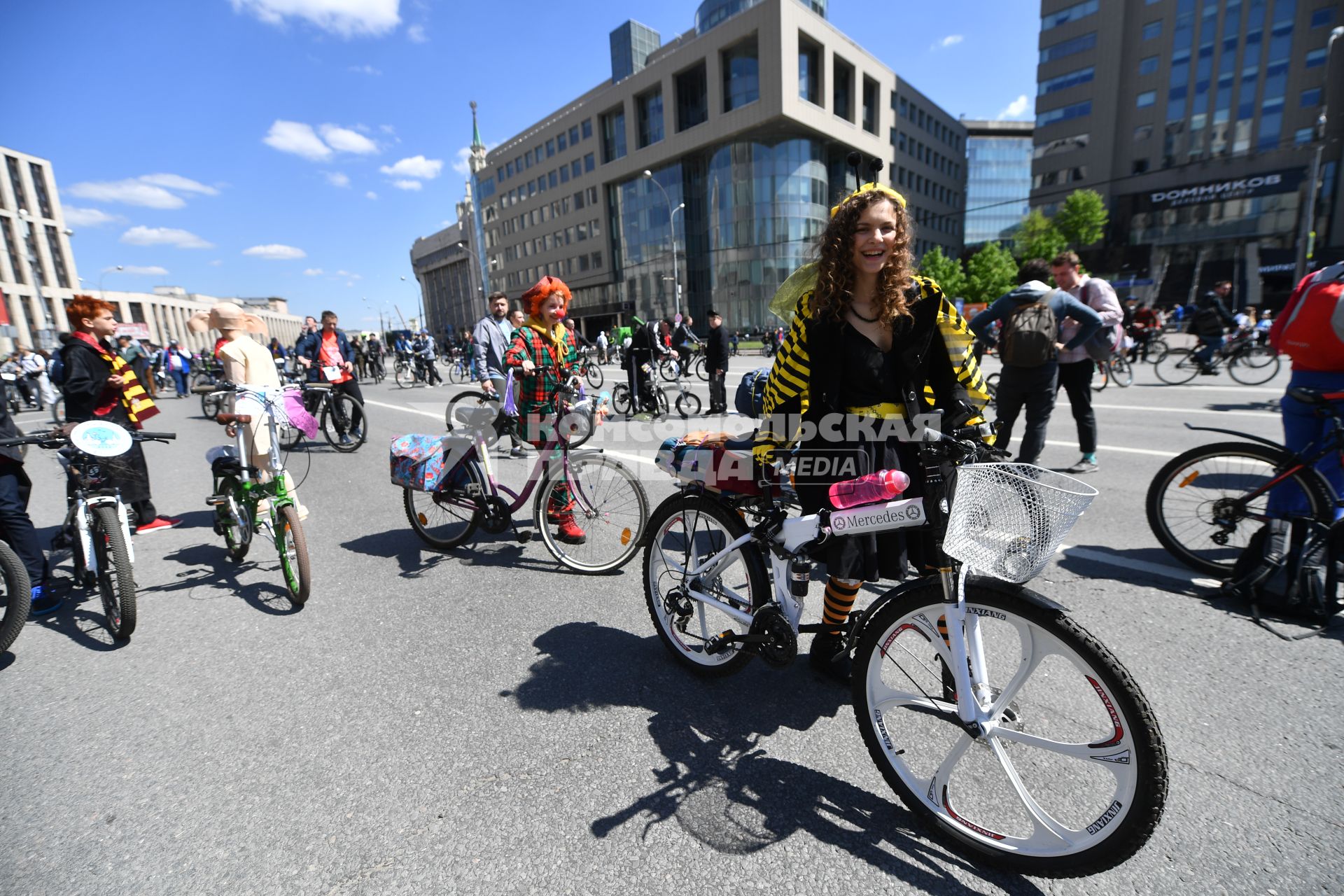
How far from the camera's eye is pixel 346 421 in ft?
30.2

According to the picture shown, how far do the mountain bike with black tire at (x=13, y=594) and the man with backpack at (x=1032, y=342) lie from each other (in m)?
6.27

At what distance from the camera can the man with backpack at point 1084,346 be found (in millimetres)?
5148

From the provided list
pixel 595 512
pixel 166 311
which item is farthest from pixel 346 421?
pixel 166 311

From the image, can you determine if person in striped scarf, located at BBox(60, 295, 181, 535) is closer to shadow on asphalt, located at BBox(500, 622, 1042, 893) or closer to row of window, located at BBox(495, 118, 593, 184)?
shadow on asphalt, located at BBox(500, 622, 1042, 893)

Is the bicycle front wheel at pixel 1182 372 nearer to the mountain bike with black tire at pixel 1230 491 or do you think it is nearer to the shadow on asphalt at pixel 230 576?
the mountain bike with black tire at pixel 1230 491

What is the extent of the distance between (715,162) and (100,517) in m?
55.1

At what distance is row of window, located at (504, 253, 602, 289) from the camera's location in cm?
6419

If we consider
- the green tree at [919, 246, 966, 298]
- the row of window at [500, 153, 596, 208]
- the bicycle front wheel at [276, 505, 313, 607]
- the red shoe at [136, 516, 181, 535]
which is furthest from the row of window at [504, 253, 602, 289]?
the bicycle front wheel at [276, 505, 313, 607]

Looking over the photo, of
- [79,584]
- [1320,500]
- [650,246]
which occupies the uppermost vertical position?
[650,246]

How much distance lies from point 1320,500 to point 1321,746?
4.77 feet

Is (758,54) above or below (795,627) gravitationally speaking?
above

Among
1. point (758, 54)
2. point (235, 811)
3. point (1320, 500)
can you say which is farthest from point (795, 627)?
point (758, 54)

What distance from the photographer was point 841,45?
164ft

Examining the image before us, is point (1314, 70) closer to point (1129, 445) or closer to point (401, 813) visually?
point (1129, 445)
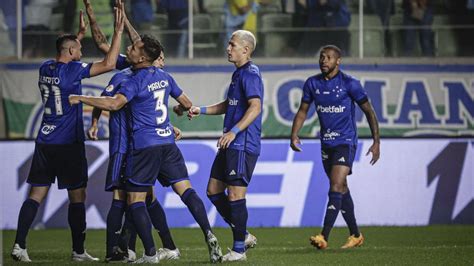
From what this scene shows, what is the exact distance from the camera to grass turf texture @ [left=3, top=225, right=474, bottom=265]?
34.6 ft

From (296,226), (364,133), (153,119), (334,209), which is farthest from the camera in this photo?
(364,133)

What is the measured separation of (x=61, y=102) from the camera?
36.1ft

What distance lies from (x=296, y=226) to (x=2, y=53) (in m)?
5.95

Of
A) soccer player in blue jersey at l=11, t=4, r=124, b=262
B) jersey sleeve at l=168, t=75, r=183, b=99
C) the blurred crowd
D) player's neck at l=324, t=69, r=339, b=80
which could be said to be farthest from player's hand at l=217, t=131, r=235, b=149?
the blurred crowd

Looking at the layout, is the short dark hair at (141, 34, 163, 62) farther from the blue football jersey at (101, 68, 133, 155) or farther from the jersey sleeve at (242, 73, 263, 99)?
the jersey sleeve at (242, 73, 263, 99)

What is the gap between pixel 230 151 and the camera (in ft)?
34.6

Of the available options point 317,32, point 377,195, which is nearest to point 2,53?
point 317,32

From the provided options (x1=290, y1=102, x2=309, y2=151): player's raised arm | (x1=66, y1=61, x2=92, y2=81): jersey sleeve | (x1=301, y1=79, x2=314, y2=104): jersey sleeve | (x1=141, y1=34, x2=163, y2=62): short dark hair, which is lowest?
(x1=290, y1=102, x2=309, y2=151): player's raised arm

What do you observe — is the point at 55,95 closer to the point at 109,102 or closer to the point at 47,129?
the point at 47,129

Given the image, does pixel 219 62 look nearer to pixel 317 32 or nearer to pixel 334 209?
pixel 317 32

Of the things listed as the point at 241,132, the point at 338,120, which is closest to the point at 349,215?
the point at 338,120

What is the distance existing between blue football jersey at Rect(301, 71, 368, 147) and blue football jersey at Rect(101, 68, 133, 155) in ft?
9.06

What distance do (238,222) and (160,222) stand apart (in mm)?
727

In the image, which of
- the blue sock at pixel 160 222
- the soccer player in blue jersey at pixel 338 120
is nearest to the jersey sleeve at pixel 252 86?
the blue sock at pixel 160 222
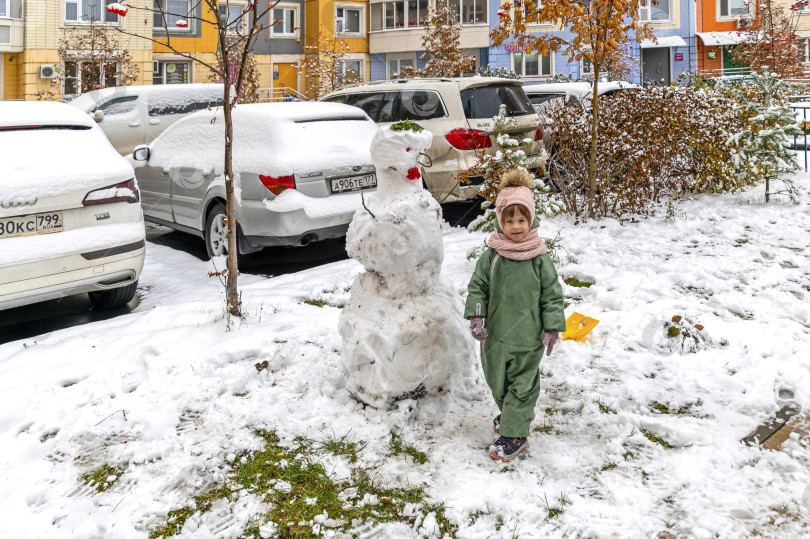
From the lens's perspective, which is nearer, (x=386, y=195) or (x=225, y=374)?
(x=386, y=195)

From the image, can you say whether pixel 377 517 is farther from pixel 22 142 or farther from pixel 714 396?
pixel 22 142

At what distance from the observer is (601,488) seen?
2.88 metres

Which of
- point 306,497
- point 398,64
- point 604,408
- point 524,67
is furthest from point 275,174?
point 398,64

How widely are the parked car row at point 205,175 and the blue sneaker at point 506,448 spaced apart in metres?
3.15

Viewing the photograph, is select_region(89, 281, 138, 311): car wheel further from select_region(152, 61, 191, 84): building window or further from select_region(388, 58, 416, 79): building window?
select_region(388, 58, 416, 79): building window

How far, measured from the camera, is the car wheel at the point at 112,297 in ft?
18.5

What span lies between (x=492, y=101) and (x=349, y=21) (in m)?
30.0

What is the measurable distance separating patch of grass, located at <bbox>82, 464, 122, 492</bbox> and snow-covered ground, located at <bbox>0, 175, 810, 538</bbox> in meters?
0.03

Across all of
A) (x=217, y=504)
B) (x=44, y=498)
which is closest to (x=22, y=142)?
(x=44, y=498)

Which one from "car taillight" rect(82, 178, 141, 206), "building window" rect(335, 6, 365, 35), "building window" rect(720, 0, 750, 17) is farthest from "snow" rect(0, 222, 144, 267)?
"building window" rect(720, 0, 750, 17)

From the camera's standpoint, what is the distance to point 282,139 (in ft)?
21.3

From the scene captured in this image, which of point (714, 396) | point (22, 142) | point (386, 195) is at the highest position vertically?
point (22, 142)

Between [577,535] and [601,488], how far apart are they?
0.37 metres

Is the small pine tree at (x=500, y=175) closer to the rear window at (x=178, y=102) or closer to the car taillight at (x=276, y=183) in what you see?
the car taillight at (x=276, y=183)
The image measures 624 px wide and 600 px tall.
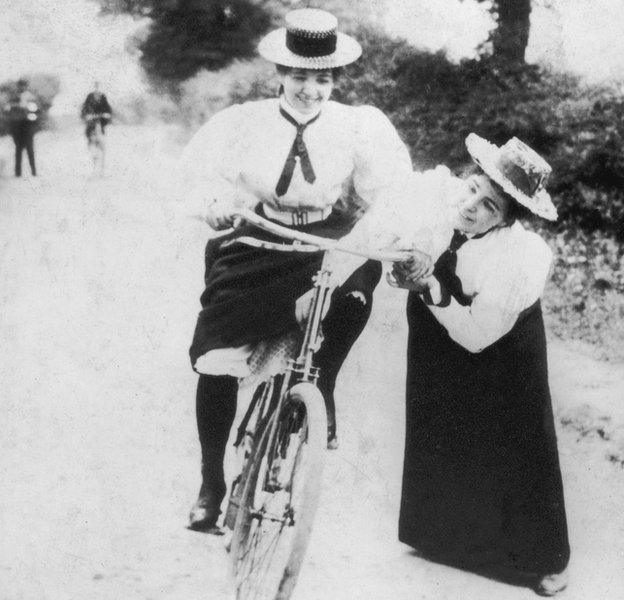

++++++++++++++++++++

■ **What to work on**: Rewrite all of the material above with every occurrence of "row of window" replaced by "row of windows" and everything else unchanged. Omit the pictures from your output.

■ **Solution**:
How far from the camera's eye is pixel 346 421 in ft?
30.2

According to the picture shown, how far do the mountain bike with black tire at (x=13, y=594) and the man with backpack at (x=1032, y=342) lie from each other (in m)?
6.27

At what distance from the camera can the man with backpack at point 1084,346 be found (in millimetres)?
5148

From the provided list
pixel 595 512
pixel 166 311
which item is farthest from pixel 346 421?
pixel 166 311

From the image, can you determine if person in striped scarf, located at BBox(60, 295, 181, 535) is closer to shadow on asphalt, located at BBox(500, 622, 1042, 893) or closer to row of windows, located at BBox(495, 118, 593, 184)?
shadow on asphalt, located at BBox(500, 622, 1042, 893)

Is the bicycle front wheel at pixel 1182 372 nearer to the mountain bike with black tire at pixel 1230 491 or do you think it is nearer to the shadow on asphalt at pixel 230 576?
the mountain bike with black tire at pixel 1230 491

What is the extent of the distance between (715,162) and (100,517) in m?
55.1

At what distance is row of windows, located at (504, 253, 602, 289) from the camera's location in cm?
6419

If we consider
- the green tree at [919, 246, 966, 298]
- the row of windows at [500, 153, 596, 208]
- the bicycle front wheel at [276, 505, 313, 607]
- the red shoe at [136, 516, 181, 535]
which is furthest from the row of windows at [504, 253, 602, 289]?
the bicycle front wheel at [276, 505, 313, 607]

Looking over the photo, of
- [79,584]
- [1320,500]
- [650,246]
which occupies the uppermost vertical position?
[650,246]

How much distance lies from point 1320,500 to point 1321,746?
4.77 feet

Is (758,54) above or below (795,627) gravitationally speaking?
above

Among
1. point (758, 54)
2. point (235, 811)
3. point (1320, 500)
can you say which is farthest from point (795, 627)?
point (758, 54)

What distance from the photographer was point 841,45?
164ft

Examining the image before us, is point (1314, 70) closer to point (1129, 445) or closer to point (401, 813) visually?
point (1129, 445)
From what this scene shows, what is the exact distance from the camera to grass turf texture @ [left=3, top=225, right=474, bottom=265]?
34.6 ft

From (296,226), (364,133), (153,119), (334,209), which is farthest from the camera in this photo?
(364,133)

What is the measured separation of (x=61, y=102) from the camera?
36.1ft

What distance lies from (x=296, y=226) to (x=2, y=53) (in m)?
5.95

Of
A) soccer player in blue jersey at l=11, t=4, r=124, b=262
B) jersey sleeve at l=168, t=75, r=183, b=99
C) the blurred crowd
D) player's neck at l=324, t=69, r=339, b=80
which could be said to be farthest from player's hand at l=217, t=131, r=235, b=149?
the blurred crowd

Looking at the layout, is the short dark hair at (141, 34, 163, 62) farther from the blue football jersey at (101, 68, 133, 155) or farther from the jersey sleeve at (242, 73, 263, 99)?
the jersey sleeve at (242, 73, 263, 99)

What is the gap between pixel 230 151 and the camera (in ft)?
34.6

Of the available options point 317,32, point 377,195, which is nearest to point 2,53?
point 317,32

From the provided options (x1=290, y1=102, x2=309, y2=151): player's raised arm | (x1=66, y1=61, x2=92, y2=81): jersey sleeve | (x1=301, y1=79, x2=314, y2=104): jersey sleeve | (x1=141, y1=34, x2=163, y2=62): short dark hair, which is lowest?
(x1=290, y1=102, x2=309, y2=151): player's raised arm

What do you observe — is the point at 55,95 closer to the point at 109,102 or closer to the point at 47,129?
the point at 47,129

Given the image, does pixel 219 62 look nearer to pixel 317 32 or nearer to pixel 334 209?
pixel 317 32

Of the things listed as the point at 241,132, the point at 338,120, which is closest to the point at 349,215?
the point at 338,120

What is the distance existing between blue football jersey at Rect(301, 71, 368, 147) and blue football jersey at Rect(101, 68, 133, 155) in ft?
9.06

What distance do (238,222) and (160,222) stand apart (in mm)?
727

In the image, which of
- the blue sock at pixel 160 222
- the soccer player in blue jersey at pixel 338 120
is nearest to the jersey sleeve at pixel 252 86?
the blue sock at pixel 160 222
From the lens's perspective, which is nearer, (x=386, y=195) or (x=225, y=374)?
(x=386, y=195)

From the image, can you say whether pixel 377 517 is farther from pixel 22 142 or farther from pixel 714 396?
pixel 22 142

At what distance from the observer is (601,488) seen?
2.88 metres

Which of
- point 306,497
- point 398,64
- point 604,408
- point 524,67
is furthest from point 275,174?
point 398,64

How widely are the parked car row at point 205,175 and the blue sneaker at point 506,448 spaced apart in metres?
3.15

Viewing the photograph, is select_region(89, 281, 138, 311): car wheel further from select_region(152, 61, 191, 84): building window or further from select_region(388, 58, 416, 79): building window?
select_region(388, 58, 416, 79): building window

How far, measured from the camera, is the car wheel at the point at 112,297 in ft?
18.5

What span lies between (x=492, y=101) and (x=349, y=21) (in m)?
30.0

What is the measurable distance separating patch of grass, located at <bbox>82, 464, 122, 492</bbox> and snow-covered ground, located at <bbox>0, 175, 810, 538</bbox> in meters?
0.03

Across all of
A) (x=217, y=504)
B) (x=44, y=498)
which is closest to (x=22, y=142)?
(x=44, y=498)

Which one from "car taillight" rect(82, 178, 141, 206), "building window" rect(335, 6, 365, 35), "building window" rect(720, 0, 750, 17) is farthest from "snow" rect(0, 222, 144, 267)?
"building window" rect(720, 0, 750, 17)

From the camera's standpoint, what is the distance to point 282,139 (in ft)?
21.3

From the scene captured in this image, which of point (714, 396) | point (22, 142) | point (386, 195) is at the highest position vertically?
point (22, 142)

Between [577,535] and [601,488], how far apart are they?
0.37 metres

Is the small pine tree at (x=500, y=175) closer to the rear window at (x=178, y=102) or closer to the car taillight at (x=276, y=183) in what you see?
the car taillight at (x=276, y=183)
The image measures 624 px wide and 600 px tall.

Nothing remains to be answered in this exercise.